= List of Wait Wait... Don't Tell Me! episodes (2025) =

The following is a list of episodes of Wait Wait... Don't Tell Me!, NPR's news panel game, that aired during 2025. All episodes, unless otherwise indicated, feature Peter Sagal as host and Bill Kurtis as announcer/scorekeeper, and originate from the Studebaker Theatre at Chicago's Fine Arts Building. Dates indicated are the episodes' original Saturday air dates, and the job titles and backgrounds of the guests reflect their status and positions at the time of their appearance. On some occasions, member stations alter the episodes for their donation drive breaks, which only impact the show's airing within their broadcast area.

============================================================

▶ **Stated exercise**
Update the stretch of the 2025 episode list from "The following is" through "their broadcast area.", putting "Sunday" in place of "Saturday". The items that come next play no part in this.

▶ **Given data**
============================================================

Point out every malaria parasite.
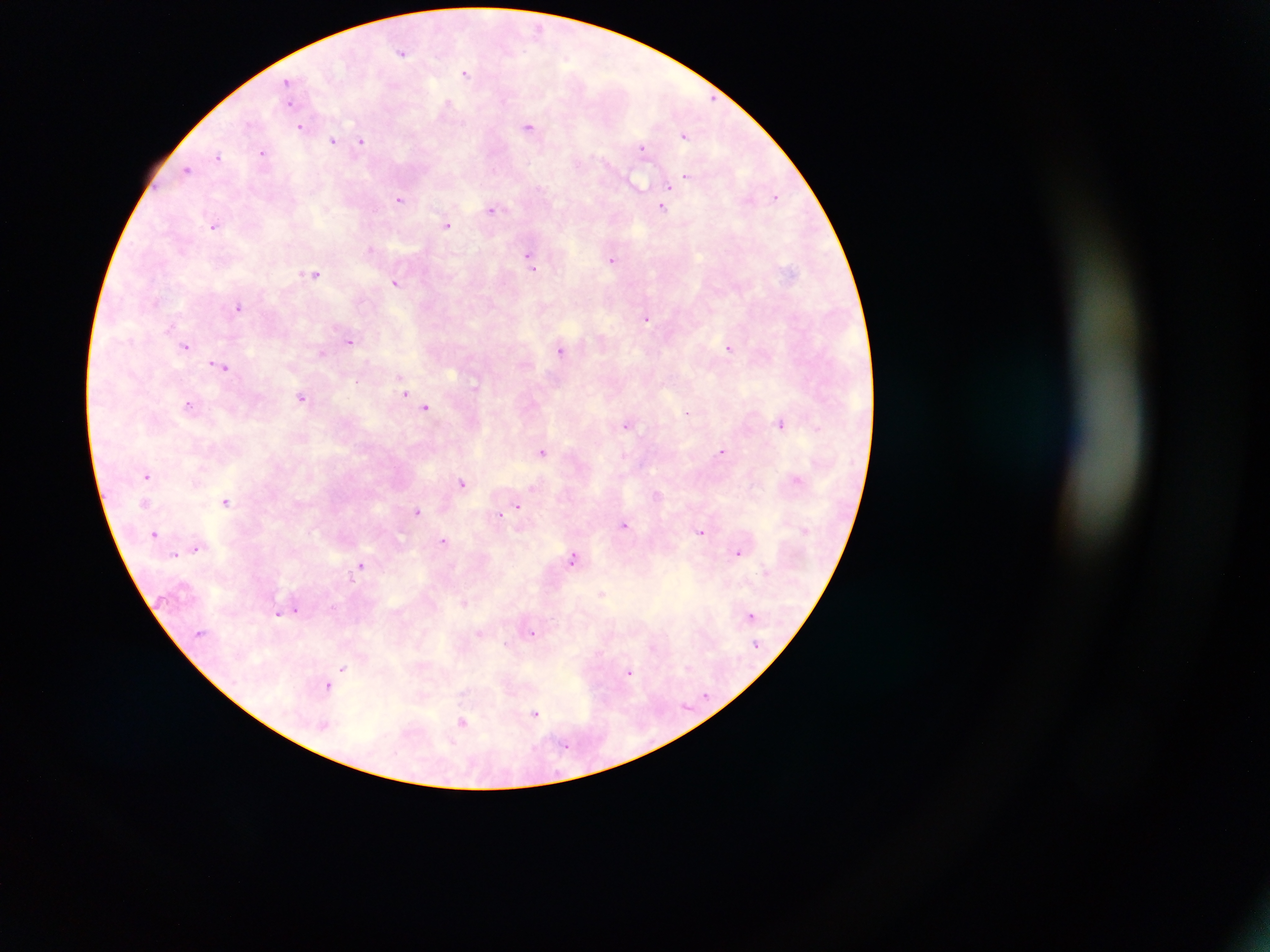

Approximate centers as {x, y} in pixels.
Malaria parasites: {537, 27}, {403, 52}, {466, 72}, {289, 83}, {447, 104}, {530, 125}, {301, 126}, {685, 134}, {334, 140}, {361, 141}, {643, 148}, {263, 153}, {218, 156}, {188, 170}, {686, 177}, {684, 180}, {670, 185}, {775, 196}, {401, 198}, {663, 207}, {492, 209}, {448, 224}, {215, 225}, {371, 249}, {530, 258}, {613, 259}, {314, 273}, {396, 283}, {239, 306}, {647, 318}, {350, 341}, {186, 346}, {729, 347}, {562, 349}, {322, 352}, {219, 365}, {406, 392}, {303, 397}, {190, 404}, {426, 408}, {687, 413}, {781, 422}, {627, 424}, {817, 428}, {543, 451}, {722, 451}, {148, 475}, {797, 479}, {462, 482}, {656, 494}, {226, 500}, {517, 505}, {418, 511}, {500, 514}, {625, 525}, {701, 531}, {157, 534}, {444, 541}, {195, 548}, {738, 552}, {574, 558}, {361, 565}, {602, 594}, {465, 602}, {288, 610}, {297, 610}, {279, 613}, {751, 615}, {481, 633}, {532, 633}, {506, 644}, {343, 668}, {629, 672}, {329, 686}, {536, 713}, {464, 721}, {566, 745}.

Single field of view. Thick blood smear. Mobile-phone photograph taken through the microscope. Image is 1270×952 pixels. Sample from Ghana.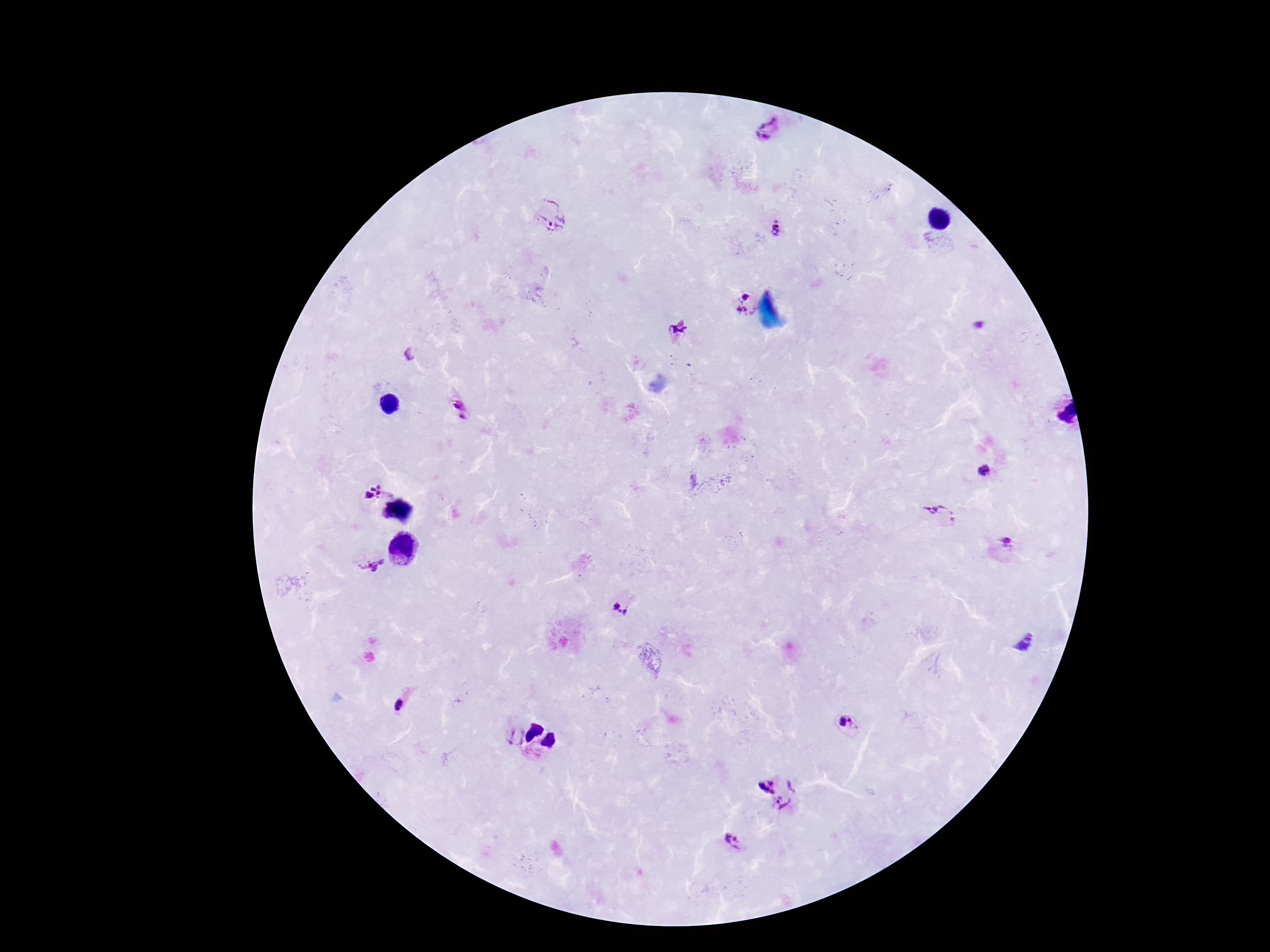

============================================================

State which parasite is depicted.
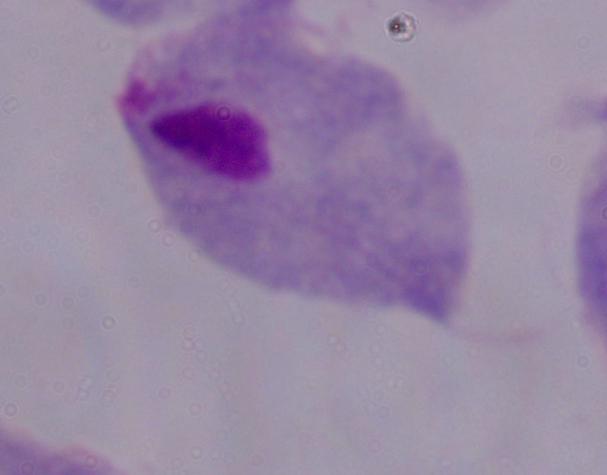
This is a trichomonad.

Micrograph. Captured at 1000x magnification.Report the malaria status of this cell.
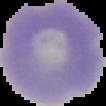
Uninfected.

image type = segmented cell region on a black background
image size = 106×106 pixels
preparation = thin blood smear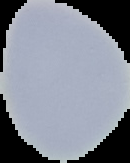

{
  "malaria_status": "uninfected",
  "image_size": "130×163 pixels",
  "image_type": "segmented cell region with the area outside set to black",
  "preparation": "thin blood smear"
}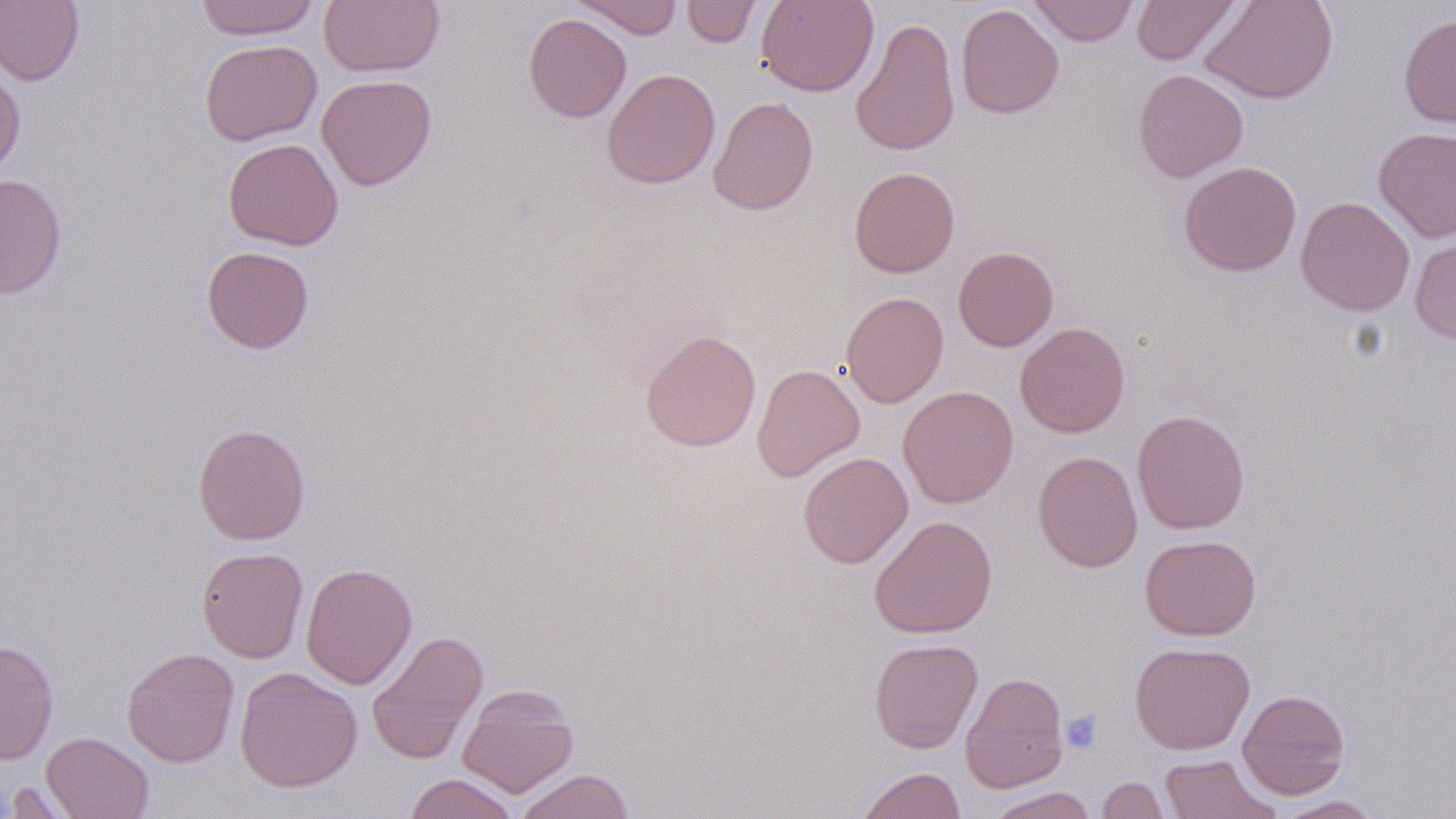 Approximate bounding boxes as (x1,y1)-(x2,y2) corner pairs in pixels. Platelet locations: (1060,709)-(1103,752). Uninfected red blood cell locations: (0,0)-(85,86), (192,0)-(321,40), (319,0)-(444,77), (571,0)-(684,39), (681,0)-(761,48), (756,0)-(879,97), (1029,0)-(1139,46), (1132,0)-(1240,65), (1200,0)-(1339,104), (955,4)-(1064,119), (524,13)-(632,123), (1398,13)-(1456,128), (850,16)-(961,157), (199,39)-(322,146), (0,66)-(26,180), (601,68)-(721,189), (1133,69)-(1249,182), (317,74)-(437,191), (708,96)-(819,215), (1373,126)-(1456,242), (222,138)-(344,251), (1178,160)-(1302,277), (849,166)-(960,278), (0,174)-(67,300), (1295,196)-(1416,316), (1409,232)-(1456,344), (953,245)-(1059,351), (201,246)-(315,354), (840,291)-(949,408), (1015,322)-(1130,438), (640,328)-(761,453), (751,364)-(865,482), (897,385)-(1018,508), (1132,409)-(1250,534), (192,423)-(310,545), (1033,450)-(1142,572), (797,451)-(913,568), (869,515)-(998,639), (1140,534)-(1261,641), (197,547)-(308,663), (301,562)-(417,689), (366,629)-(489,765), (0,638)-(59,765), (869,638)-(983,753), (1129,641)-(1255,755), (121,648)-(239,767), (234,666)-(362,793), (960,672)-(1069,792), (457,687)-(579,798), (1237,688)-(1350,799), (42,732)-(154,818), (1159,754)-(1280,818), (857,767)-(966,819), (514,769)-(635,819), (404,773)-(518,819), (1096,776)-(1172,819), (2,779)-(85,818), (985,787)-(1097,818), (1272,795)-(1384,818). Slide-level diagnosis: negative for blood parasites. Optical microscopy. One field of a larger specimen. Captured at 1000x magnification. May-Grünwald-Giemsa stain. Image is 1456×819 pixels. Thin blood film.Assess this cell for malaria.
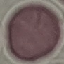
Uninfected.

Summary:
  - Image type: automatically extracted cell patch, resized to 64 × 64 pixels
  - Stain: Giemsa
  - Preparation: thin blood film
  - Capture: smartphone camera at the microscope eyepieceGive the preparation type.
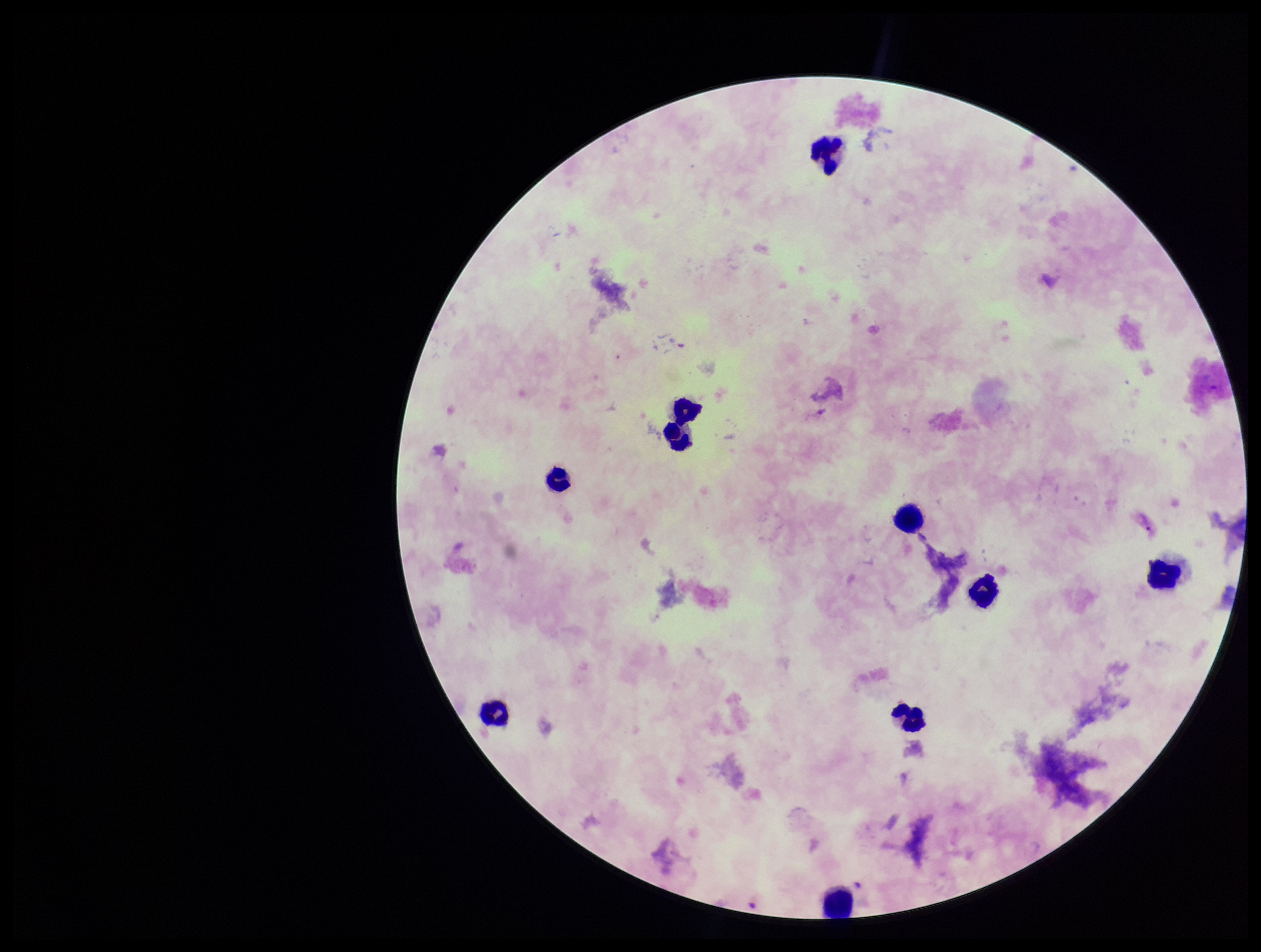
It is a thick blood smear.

============================================================

▶ **Full output**
The following is a list of episodes of Wait Wait... Don't Tell Me!, NPR's news panel game, that aired during 2025. All episodes, unless otherwise indicated, feature Peter Sagal as host and Bill Kurtis as announcer/scorekeeper, and originate from the Studebaker Theatre at Chicago's Fine Arts Building. Dates indicated are the episodes' original Sunday air dates, and the job titles and backgrounds of the guests reflect their status and positions at the time of their appearance. On some occasions, member stations alter the episodes for their donation drive breaks, which only impact the show's airing within their broadcast area.